Don’t front ya’ll, Jesus has saved many marriages, I’ve SEEN it happen. Because when a person can focus on the sacrifice and love of the Christ, it makes the Christian spouse more eager to forgive their alcoholic wife or their verbally/physically abusive husband. It’s tight ya’ll, it’s some REAL life issues people are dealing with and you’re going to have to lean on SOMEthing to make it through this world. You can’t do it alone mane. I mean, you can DO it, but you ain’t go be DOING it..ya feel me?



Welcome to all the new visitors to servinemup.com. What you see here is another Southside brother working the block and paying his dues. I’m in the process of writing and self-publishing my first book and servinemup.com is my chance to work on my game. I’m so glad you came to support and check out what D.E. Washington is talking about. If you like what you read, pass on the link to someone you know.



When I crawl through the web I can see browsers turning,

I hear voices saying, ‘That’s D. servin’

Jesus died for me, and forgave me for my sins,

You know what? It feels good my friend.




That’s how a Southside Christian writer ‘jacks’ an EPMD lyric "You're a Customer", screws it up and makes it bang off the paper. Don’t trip, it ain’t flossin if ya got it. Ops! Holeup! Here goes the extended 'It Takes Two' re-mix.....


So the question then comes up, when is it time to get OUT of a marriage??



He/She got a baby on the way for/by some other woman/dude!! Uhh..well, yeah, the Bible says you can divorce an adulterous spouse..but you don’t HAVE to. If you believe in true repentance and forgiveness, you can chalk it up to the game and move on. But when you consider the added issue of health and various STD’s circulating around, cheating spouses are a step closer to criminal minded folks. Because those who put their spouses ‘out there’ in 2004? That’s very foul mane, fo-real. It’s crucial now mane, to the order of life or death. Protect your house mane..from criminals and STD's.
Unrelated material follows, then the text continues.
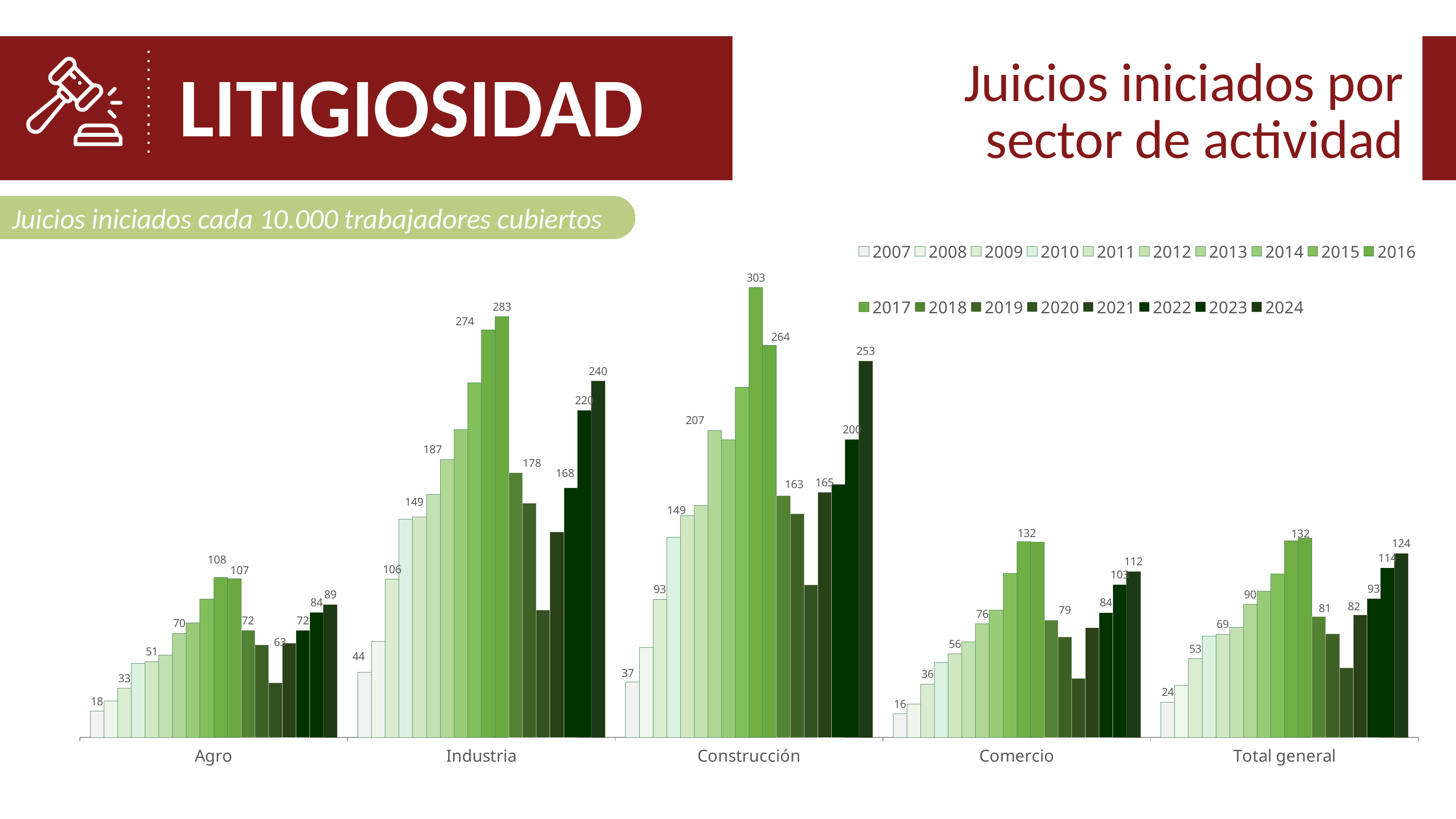
What is the value for Construcción in 2024? 253 What is the highest value shown for Construcción? 303 What type of chart is shown? Bar chart What is the difference between the 2024 and 2023 values for Construcción? 53 Which is larger in 2024: Comercio or Total general? Total general What is the value for Agro in 2007? 18 How many years (series) does the legend list? 18 How many sector categories are shown on the x axis? 5 Which sector has the lowest 2007 value? Comercio What is the value for Industria in 2023? 220 What is the value for Comercio in 2024? 112 Which sector has the highest single value in the chart? Construcción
He/She hit me!! I have a personal way of looking at domestic violence. I find it rather repulsive, but very real. I guess since I didn’t grow up in a household of domestic violence, but I did catch glimpses of it peripherally, I always knew it was something I never wanted to have in my house. Because when two people who live with each other and have professed to love each other before God and man, get to the point where they are abusive (verbally and physically) towards each other, I think that’s a time for both parties to step back and really assess what you’re trying to accomplish in this relationship. When your life is shrouded by the fear, pain and anger that are born out of domestic violence…that’s not enjoying life.

The best thing I can tell ya, is to follow the hook that Rob Base and DJ EZ Rock sampled from Lyn Collins' song, Think (About it); ”It takes two to make a thing go right.” You can’t make a grown person do shit, so unless you get together and work it out, it’s not gonna happen. Christians have a Savior to lean on and guide them through the valleys of loneliness and despair..what about you?